Какими длинными ни были ночи, но и они проходили; кряхтя, с печи слезал дед, начинал драть лучину, разводил огонь, шел по привычке во двор. Обряжаться Людмила Николаевна уже не могла, и скотину пришлось свести, но дед не мог сидеть на лавке сложа руки и торкал во дворе вилами в старый навоз, бурча себе под нос, что вот-де коровушку можно
было бы и оставить, а то вернется внук с флотов, и творожку своего не будет, и сметанки, да и двор без коровы это уже и не двор, а дровяной сарай, правда, в Коростыне никогда дрова в сараях не прятали, складывали их под навесами в поленницы.
Перестань, дедуля, просила его Людмила Николаевна. Не по своей воле свели скотину. Мочи моей не стало.
Я и говорю, что мочи нет, согласился дед. А то разве поднялась бы рука? Красниковы никогда не числились с худого десятка, а жить пришлось будто самые худородные.
Сереженька отслужит, пусть сам решает, как ему жить.
Это конечно, соглашался дед, но, подумав, все-таки уточнял на свой манер: Только решай не решай, а без коровушки жить плохо.
Заводи, если могутной, а я тебе, видать, уже не помощница. Вот только Сережку дождусь...
А может, вызов пошлем ему? Говорят, отпускают, если врач подпишет.
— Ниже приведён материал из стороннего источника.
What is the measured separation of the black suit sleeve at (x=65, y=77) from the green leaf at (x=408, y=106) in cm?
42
Не торопи меня туда... Успею еще.
Людмила Николаевна все утро серой тенью бродила по дому, принялась подметать, но веник не слушался ее, пыталась помыть посуду, но и тарелки валились из рук. Она прилегла, натянула старенький полушубок на ноги и попросила:
Свозил бы ты меня, дедуля, на кладбище. Мамушку хочу проведать. И его тоже. Хоть и плохо мы с ним последние деньки доживали, а все равно свой.
Дед было закочевряжился, но взглянул на ее узкое, исхудавшее лицо с серыми разводьями под глазами и засуетился.
Ладно уж... Может, бригадир лошаденку даст. Так мы мигом и обернемся, приговаривал он, запихивая свое тощее тело в душегрейку. Это ж, конечно... Вот и я давненько... Да уж ладно.
Он вышел в сени, впустив в дом белый клуб морозного воздуха, и валенки его проскрипели по снегу в заулке. Вернулся он только к обеду, разрумянившийся и веселый. Людмила Николаевна поняла, что он где-то приложился, но виду не показала, а дед ничего и не скрывал.
Лошадушку сразу дали. А упряжь где взять? Пришлось конюха угостить, Васю Мокрова. Он и тропинку к могилкам расчистил. Маленькой не отделался. Ну и понятно... Ты уж прости. Нынче мужики без бутылки шагу не ступят.
Домой бы надо было зазвать. И тепло тут, и посуда чистая...
Не, ничего, сказал дед, умолчав, что зазывал Васю Мокрова домой, да тот не захотел идти к больной побрезговал. Мы прямо в конюшне. Там и лещик вяленый нашелся. А лошадки тварь чистая.